Given task:
Could you quote the material below word for word, leaving out the pictures?

___ Records to use ___

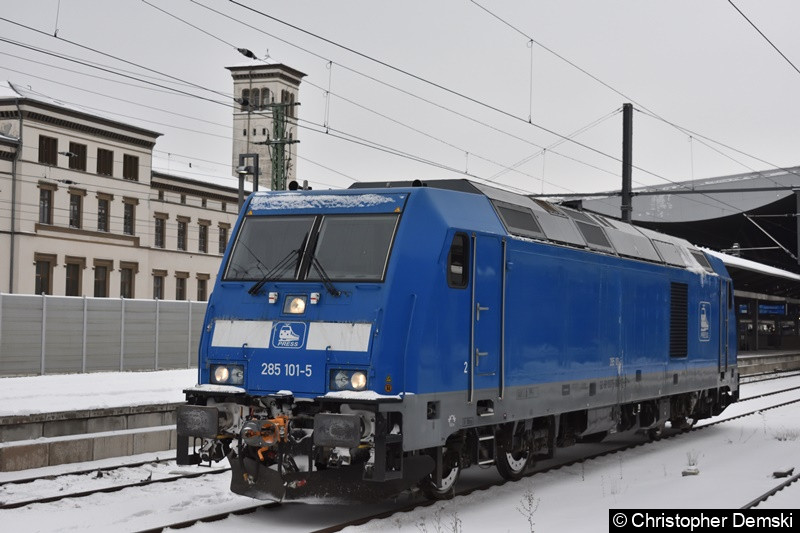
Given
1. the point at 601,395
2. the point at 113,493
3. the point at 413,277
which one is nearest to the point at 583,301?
the point at 601,395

___

Task response:
Given
1. the point at 601,395
2. the point at 113,493
3. the point at 413,277
which one is nearest to the point at 583,301?
the point at 601,395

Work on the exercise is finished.